Re: How to improve the quality of the kernel?
- From: Bartlomiej Zolnierkiewicz <bzolnier@xxxxxxxxx>
- Date: Sun, 17 Jun 2007 23:49:08 +0200
On Sunday 17 June 2007, Andrew Morton wrote:
On Sun, 17 Jun 2007 20:53:41 +0200 Bartlomiej Zolnierkiewicz <bzolnier@xxxxxxxxx> wrote:
IMO we should concentrate more on preventing regressions than on fixing them.
In the long-term preventing bugs is cheaper than fixing them afterwards.
First let me tell you all a little story...
Over two years ago I've reviewed some _cleanup_ patch and noticed three bugs
in it (in other words I potentially prevented three regressions). I also
asked for more thorough verification of the patch as I suspected that it may
have more problems. The author fixed the issues and replied that he hasn't
done the full verification yet but he doesn't suspect any problems...
Fast forward...
Year later I discover that the final version of the patch hit the mainline.
I don't remember ever seeing the final version in my mailbox (there are no
cc: lines in the patch description) and I saw that I'm not credited in the
patch description. However the worse part is that it seems that the full
verification has never been done. The result? Regression in the release
kernel (exactly the issue that I was worried about) which required three
patches and over a month to be fixed completely. It seems that a year
was not enough to get this ~70k _cleanup_ patch fully verified and tested
(it hit -mm soon before being merged)...
crap. Commit ID, please ;)
Will send in pm.
I don't want to reveal the "guilty" person identify in public.
From reviewer's POV: I have invested my time into review, discovered realissues and as a reward I got no credit et all and extra frustration from the
fact that part of my review was forgotten/ignored (the part which resulted in
real regression in the release kernel)... Oh and in the past the said
developer has already been asked (politely in private message) to pay more
attention to his changes (after I silently fixed some other regression caused
by his other patch).
But wait there is more, I happend to be the maintainer of the subsystem which
got directly hit by the issue and I was getting bugreports from the users about
the problem... :-)
It wasn't my first/last bad experience as a reviewer... finally I just gave up
on reviewing other people patches unless they are stricly for IDE subsystem.
The moral of the story is that currently it just doesn't pay off to do
code reviews.
I dunno. I suspect (hope) that this was an exceptional case, hence one
should not draw general conclusions from it. It certainly sounds very bad.
I've been too long around to not learn a few things...
rule #3 of successful kernel developer
Ignore reviewers - fix the bugs but don't credit reviewers (crediting them
makes your patch and you look less perfect), if they are asking question
requiring you to do the work (verification of taken assumptions etc.) do not
check anything - answer in a misleading way and present the assumptions you've
taken as a truth written in the stone - eventually they will do verification
themselves.
I really shouldn't be giving these rules out (at least for free 8) so this
time only #3 but there are much more rules and they are as dead serious as
Linus' advices on Linux kernel management style...
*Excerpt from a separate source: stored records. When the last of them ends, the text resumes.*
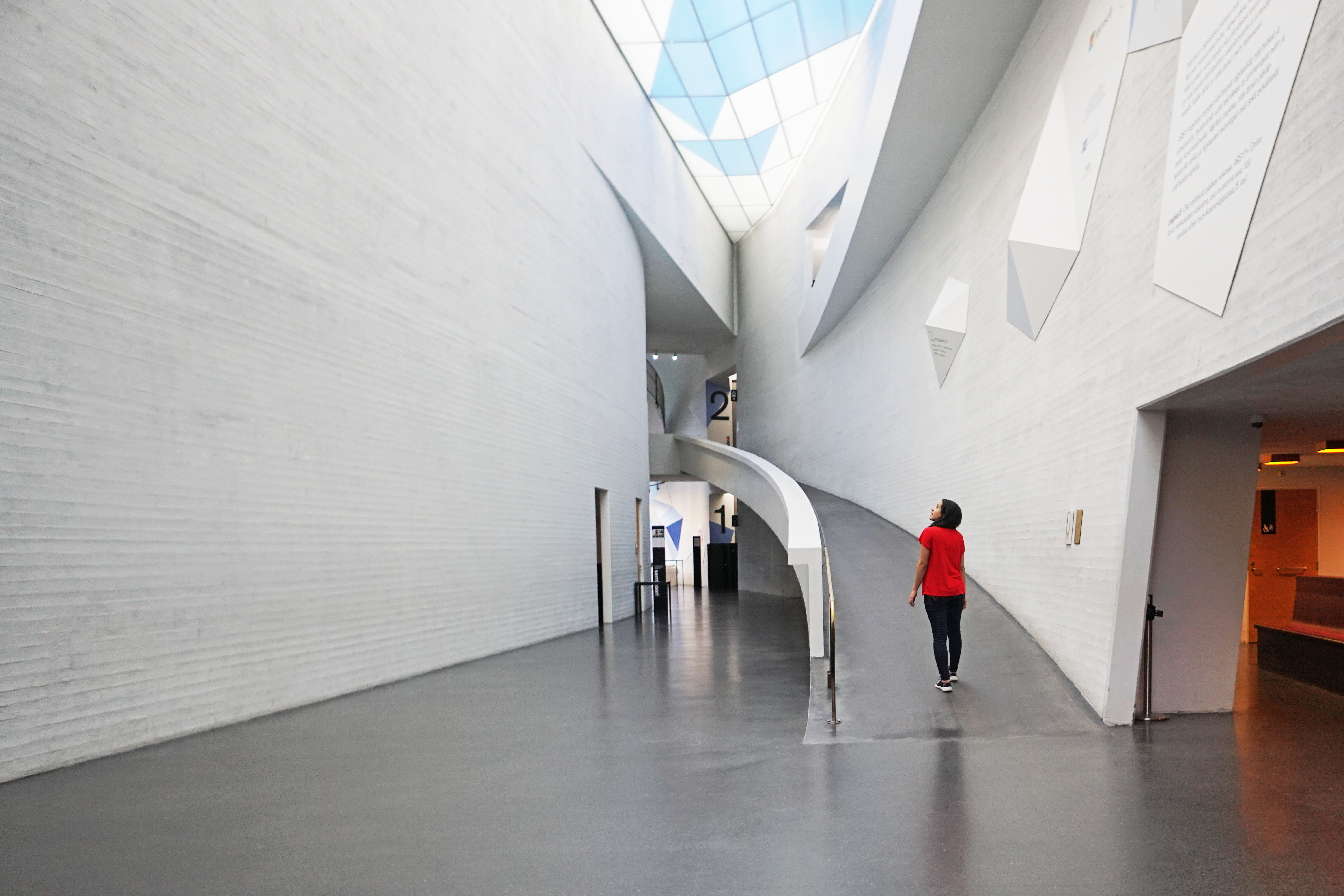 Woman inside large white curved building and curved ramp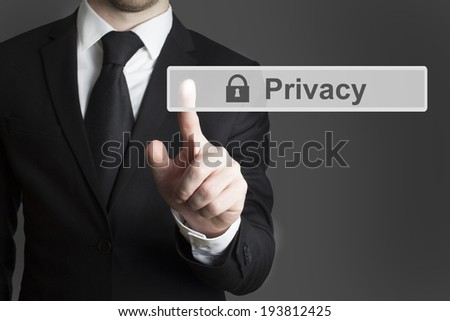 businessman in suite pressing touchscreen privacy - stock photo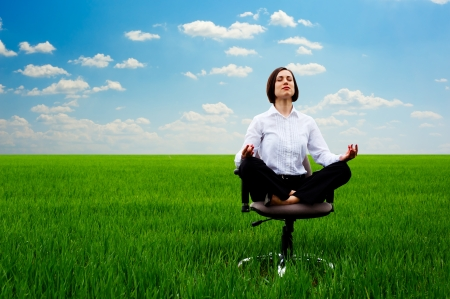 Photo for businesswoman practicing yoga at the meadow at sunny day - Royalty Free Image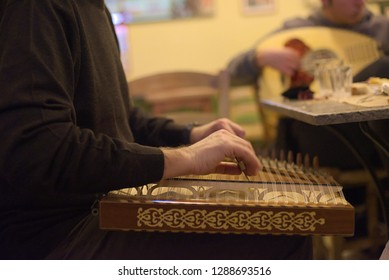 Qanun or Kanun. Musicians performing Greek music inside a coffee shop in south Greece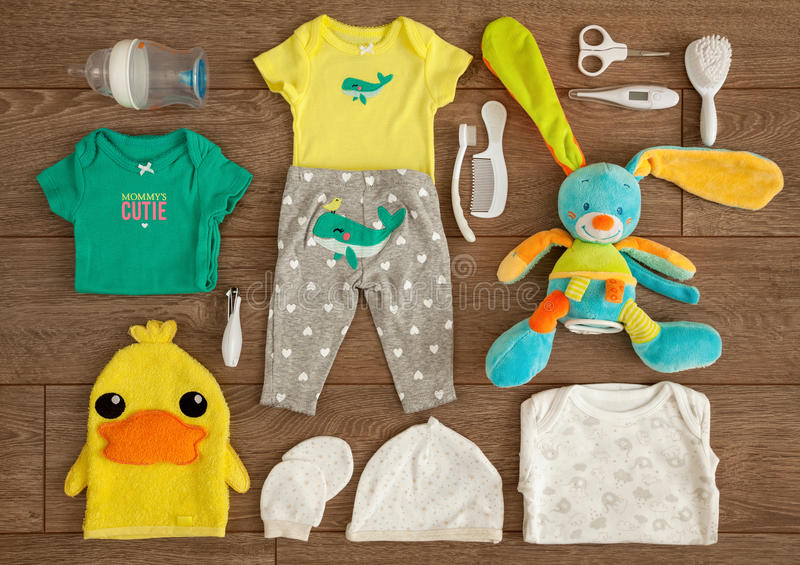 Newborn Baby Essential Stuff and Accessories in a Flat Lay Composition on Wooden Table royalty free stock photos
From personal POV it pays much more to wait until buggy patch
hits the mainline and then fix the issues yourself (at least you will get
some credit). To change this we should put more ephasize on the importance
of code reviews by "rewarding" people investing their time into reviews
and "rewarding" developers/maintainers taking reviews seriously.
We should credit reviewers more, sometimes it takes more time/knowledge to
review the patch than to make it so getting near to zero credit for review
doesn't sound too attractive. Hmm, wait it can be worse - your review
may be ignored... ;-)
From my side I think I'll start adding less formal "Reviewed-by" to IDEpatches even if the review resulted in no issues being found (in additon to
explicit "Acked-by" tags and crediting people for finding real issues - which
I currently always do as a way for showing my appreciation for their work).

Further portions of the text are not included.